The State Capitol in Saint Paul, MinnesotaA rebellion is quietly forming across America’s statehouses. From the upper Midwest to the Bluegrass State, lawmakers and law enforcement officials are moving aggressively to block or restrict prediction markets. The pushback puts them on a direct collision course with the Trump administration’s federal regulators, who have signaled strong support for the industry.

Minnesota Takes the Toughest Stance So Far

Minnesota’s legislature passed SF 4760 last week, a sweeping omnibus public safety bill that buried within it one of the most aggressive crackdowns on prediction markets in the country. It passed the Senate 57-9 and the House 100-32, with provisions set to take effect on August 1, 2026. The law is now pending the governor’s signature.

If signed by Minnesota’s governor, the bill will make it a felony not just to operate a prediction market platform, but to facilitate one in nearly any capacity, including processing payments, providing location data, verifying event outcomes, or even advertising the services. Under SF 4760, prediction markets are broadly defined to cover wagers on athletic events, elections, legal proceedings, public health crises, wars and assassinations, and even whether a specific individual will make a particular statement.

This, however, will put Minnesota in a direct conflict with the current US administration.

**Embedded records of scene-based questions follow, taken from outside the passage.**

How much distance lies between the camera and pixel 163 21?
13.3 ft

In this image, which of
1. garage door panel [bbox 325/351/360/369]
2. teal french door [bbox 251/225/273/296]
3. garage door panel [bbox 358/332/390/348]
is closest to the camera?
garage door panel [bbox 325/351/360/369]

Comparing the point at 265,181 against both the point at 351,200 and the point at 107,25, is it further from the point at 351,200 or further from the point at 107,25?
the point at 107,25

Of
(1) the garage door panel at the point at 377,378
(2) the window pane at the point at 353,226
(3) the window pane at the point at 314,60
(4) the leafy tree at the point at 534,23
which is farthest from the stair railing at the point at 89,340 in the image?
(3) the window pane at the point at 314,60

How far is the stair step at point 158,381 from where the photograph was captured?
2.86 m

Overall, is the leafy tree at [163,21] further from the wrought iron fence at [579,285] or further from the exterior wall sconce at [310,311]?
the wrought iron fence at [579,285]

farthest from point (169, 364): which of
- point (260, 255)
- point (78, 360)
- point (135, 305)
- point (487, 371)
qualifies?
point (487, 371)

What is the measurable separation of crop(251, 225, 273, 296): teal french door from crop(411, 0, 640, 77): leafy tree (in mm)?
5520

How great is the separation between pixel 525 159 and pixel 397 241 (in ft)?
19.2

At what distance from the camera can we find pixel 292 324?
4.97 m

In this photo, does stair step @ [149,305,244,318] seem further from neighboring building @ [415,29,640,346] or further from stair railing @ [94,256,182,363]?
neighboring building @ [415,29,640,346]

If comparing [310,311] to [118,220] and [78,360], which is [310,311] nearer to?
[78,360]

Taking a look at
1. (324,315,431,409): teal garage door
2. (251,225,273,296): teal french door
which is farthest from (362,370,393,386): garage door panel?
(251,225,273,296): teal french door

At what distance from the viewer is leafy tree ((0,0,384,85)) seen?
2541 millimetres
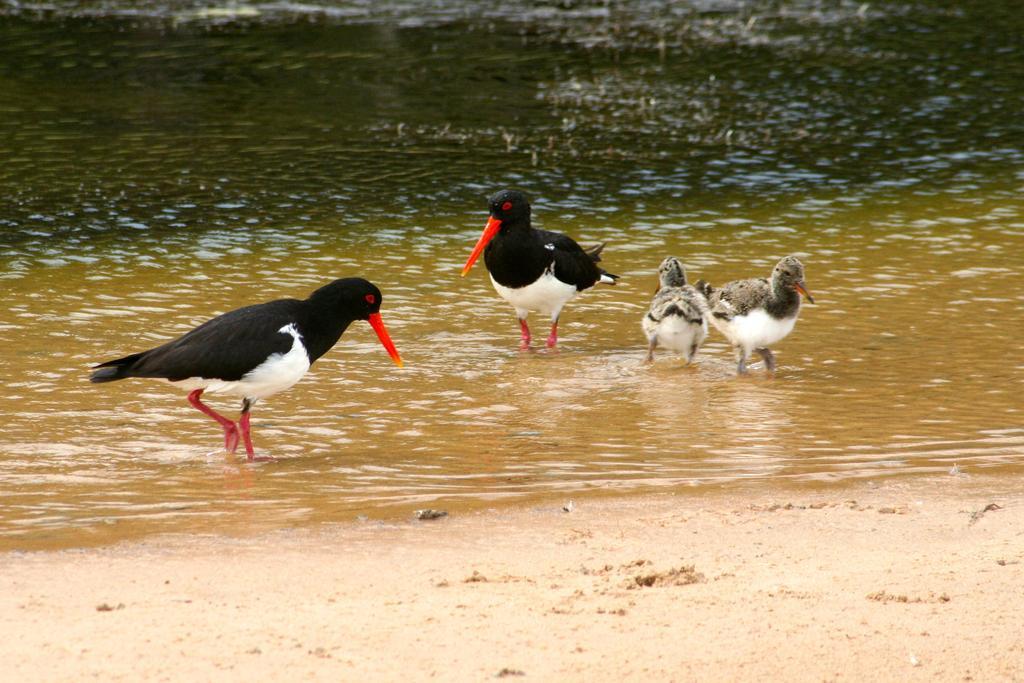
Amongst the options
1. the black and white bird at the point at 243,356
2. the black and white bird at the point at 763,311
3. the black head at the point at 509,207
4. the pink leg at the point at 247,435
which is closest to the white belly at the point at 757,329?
the black and white bird at the point at 763,311

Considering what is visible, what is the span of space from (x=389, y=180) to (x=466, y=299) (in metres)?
4.74

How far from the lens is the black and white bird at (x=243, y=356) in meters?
8.66

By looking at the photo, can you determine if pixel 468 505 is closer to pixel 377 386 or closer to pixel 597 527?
pixel 597 527

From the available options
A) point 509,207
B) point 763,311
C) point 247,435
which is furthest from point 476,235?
point 247,435

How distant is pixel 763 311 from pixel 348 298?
3395 mm

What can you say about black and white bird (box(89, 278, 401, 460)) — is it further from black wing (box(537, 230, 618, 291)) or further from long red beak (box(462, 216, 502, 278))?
black wing (box(537, 230, 618, 291))

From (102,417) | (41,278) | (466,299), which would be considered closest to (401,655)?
(102,417)

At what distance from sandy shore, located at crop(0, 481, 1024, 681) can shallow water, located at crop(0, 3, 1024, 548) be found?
23.8 inches

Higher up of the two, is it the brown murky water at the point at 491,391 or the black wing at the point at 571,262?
the black wing at the point at 571,262

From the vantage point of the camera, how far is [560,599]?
638 centimetres

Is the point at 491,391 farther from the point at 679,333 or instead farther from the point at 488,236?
the point at 488,236

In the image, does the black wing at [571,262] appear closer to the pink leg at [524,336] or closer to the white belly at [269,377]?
Result: the pink leg at [524,336]

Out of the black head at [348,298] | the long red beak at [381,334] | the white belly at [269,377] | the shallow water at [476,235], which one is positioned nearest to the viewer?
the white belly at [269,377]

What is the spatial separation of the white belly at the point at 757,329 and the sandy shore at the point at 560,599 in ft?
11.4
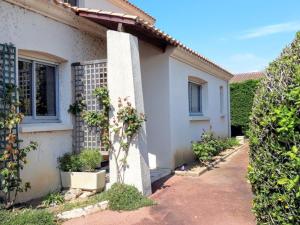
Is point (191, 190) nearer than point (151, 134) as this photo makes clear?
Yes

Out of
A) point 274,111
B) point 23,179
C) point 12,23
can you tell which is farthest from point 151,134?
point 274,111

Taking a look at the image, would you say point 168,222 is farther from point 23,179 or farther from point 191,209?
point 23,179

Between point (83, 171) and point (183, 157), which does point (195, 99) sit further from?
point (83, 171)

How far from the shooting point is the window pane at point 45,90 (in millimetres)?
7867

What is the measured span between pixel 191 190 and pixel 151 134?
117 inches

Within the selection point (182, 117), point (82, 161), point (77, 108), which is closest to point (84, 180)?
point (82, 161)

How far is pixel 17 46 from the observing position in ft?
22.6

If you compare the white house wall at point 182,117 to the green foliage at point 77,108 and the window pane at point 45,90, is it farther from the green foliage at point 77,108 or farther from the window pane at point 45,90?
the window pane at point 45,90

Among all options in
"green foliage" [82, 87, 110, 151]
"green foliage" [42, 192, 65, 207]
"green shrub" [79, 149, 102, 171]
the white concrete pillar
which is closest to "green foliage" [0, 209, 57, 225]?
"green foliage" [42, 192, 65, 207]

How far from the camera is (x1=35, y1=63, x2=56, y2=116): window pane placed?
7.87m

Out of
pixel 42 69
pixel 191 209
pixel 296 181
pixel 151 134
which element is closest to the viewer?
pixel 296 181

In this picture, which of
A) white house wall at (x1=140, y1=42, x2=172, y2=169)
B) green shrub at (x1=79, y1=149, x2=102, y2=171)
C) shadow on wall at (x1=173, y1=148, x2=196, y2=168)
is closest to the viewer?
green shrub at (x1=79, y1=149, x2=102, y2=171)

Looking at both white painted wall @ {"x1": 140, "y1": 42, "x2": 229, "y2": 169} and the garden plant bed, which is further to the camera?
white painted wall @ {"x1": 140, "y1": 42, "x2": 229, "y2": 169}

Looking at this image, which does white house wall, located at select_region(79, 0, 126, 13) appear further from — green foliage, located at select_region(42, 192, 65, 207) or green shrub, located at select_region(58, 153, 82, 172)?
green foliage, located at select_region(42, 192, 65, 207)
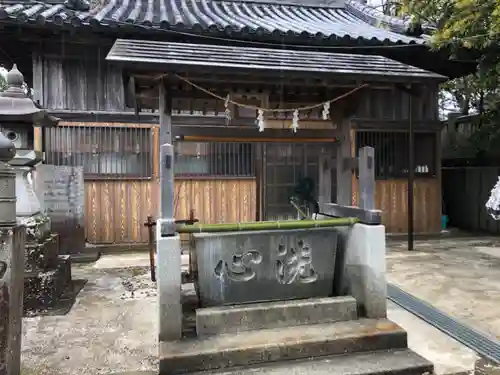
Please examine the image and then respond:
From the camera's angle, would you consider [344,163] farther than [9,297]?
Yes

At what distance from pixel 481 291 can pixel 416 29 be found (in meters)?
Answer: 6.49

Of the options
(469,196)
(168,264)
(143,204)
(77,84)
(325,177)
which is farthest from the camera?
(469,196)

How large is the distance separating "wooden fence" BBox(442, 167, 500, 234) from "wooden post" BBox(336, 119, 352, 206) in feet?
26.4

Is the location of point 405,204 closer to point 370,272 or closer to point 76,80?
point 370,272

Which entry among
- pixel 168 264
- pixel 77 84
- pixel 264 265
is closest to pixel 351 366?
pixel 264 265

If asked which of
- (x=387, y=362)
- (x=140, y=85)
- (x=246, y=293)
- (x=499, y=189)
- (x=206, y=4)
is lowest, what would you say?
(x=387, y=362)

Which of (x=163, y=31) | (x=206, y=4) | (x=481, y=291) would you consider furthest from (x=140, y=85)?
(x=206, y=4)

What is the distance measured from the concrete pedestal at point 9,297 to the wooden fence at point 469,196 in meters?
11.9

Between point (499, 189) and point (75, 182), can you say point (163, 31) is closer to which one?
point (75, 182)

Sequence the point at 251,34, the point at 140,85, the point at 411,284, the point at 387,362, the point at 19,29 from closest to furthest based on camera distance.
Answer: the point at 387,362
the point at 140,85
the point at 411,284
the point at 19,29
the point at 251,34

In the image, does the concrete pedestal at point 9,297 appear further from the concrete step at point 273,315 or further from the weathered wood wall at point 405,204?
the weathered wood wall at point 405,204

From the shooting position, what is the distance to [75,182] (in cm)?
811

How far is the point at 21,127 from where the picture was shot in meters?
5.84

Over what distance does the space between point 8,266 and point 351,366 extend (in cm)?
311
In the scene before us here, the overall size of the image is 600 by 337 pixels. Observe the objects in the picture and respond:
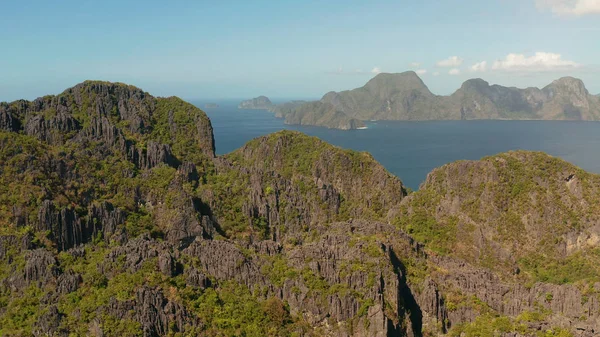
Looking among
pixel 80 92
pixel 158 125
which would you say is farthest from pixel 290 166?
pixel 80 92

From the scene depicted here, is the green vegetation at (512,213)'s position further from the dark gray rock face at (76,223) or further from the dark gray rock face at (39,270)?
the dark gray rock face at (39,270)

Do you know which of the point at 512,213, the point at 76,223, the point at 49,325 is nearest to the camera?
the point at 49,325

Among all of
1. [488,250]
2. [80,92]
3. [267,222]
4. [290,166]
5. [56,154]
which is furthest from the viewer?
[290,166]

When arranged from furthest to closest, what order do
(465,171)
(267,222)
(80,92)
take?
(80,92) < (465,171) < (267,222)

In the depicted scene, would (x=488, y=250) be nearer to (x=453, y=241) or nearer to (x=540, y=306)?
(x=453, y=241)

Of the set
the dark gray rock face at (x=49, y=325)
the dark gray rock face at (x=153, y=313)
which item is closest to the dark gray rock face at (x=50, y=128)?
the dark gray rock face at (x=49, y=325)

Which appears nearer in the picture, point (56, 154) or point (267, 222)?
point (56, 154)

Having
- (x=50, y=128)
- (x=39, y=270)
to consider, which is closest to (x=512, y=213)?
(x=39, y=270)

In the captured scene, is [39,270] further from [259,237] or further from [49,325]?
[259,237]
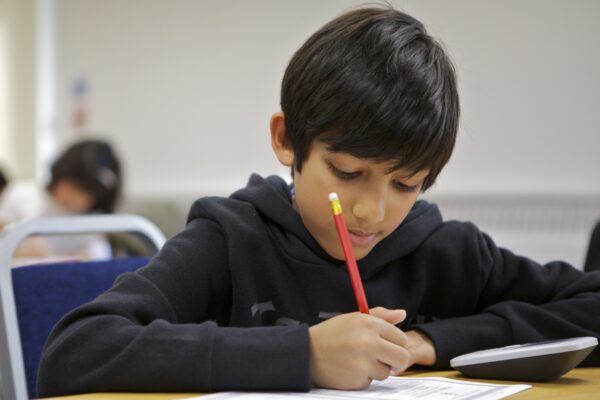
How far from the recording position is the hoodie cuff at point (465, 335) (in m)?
1.09

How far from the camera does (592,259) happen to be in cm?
144

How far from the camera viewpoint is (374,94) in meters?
1.03

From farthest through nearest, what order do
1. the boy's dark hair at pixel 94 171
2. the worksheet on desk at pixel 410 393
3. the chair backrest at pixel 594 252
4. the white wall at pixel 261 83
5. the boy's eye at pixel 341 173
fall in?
1. the boy's dark hair at pixel 94 171
2. the white wall at pixel 261 83
3. the chair backrest at pixel 594 252
4. the boy's eye at pixel 341 173
5. the worksheet on desk at pixel 410 393

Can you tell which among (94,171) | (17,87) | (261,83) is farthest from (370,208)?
(17,87)

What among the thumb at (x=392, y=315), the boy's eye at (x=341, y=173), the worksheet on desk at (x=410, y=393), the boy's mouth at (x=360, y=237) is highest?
the boy's eye at (x=341, y=173)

The Commodity Futures Trading Commission has already sued Arizona, Connecticut, Illinois, New York, and Wisconsin after those states moved against prediction market operators such as Polymarket and Kalshi, arguing that federal law grants it exclusive jurisdiction. Reports suggest the CFTC is already monitoring the situation in Minnesota.

Kentucky Braces For Its Own Legal Battle

Minnesota is not alone. In Kentucky, Jonathan Rabinowitz, chairman of the state’s Horse Racing and Gaming Corporation, told fellow board members Tuesday that he expects the state’s attorney general, Russell Coleman, to take action against prediction market operators within months. Coleman has already joined 39 other state attorneys general in writing to the CFTC, urging the agency to keep sports betting regulation in the hands of states.

What triggered this response from Kentucky? Just weeks ago, Polymarket briefly offered contracts on the outcome of the Kentucky Derby before Churchill Downs, the race’s iconic host, stepped in and demanded the market be removed. Kentucky’s legislature has already passed a ban on state-licensed sportsbooks offering prediction market products and imposing a 14.25 per cent tax on prediction market operators’ adjusted revenue (the same as for sports betting).

What’s the Problem with Prediction Markets?

Essentially, the question is this: are prediction markets a form of gambling, or are they federally regulated commodity contracts? Operators like Kalshi and Polymarket argue the latter, pointing to federal court victories that have allowed them to offer contracts on elections and political events. CFTC Chairman Michael Selig, a Trump appointee, has been an open advocate of expanding into sports.

States, meanwhile, see it differently, and they also see dollars leaving their regulated, tax-generating casino and sportsbook industries. The battle is no longer a quiet regulatory dispute. It is becoming, piece by piece, a defining legal war over who controls the ever-growing American gambling industry in the digital age. Currently, the outcome of this war remains unclear.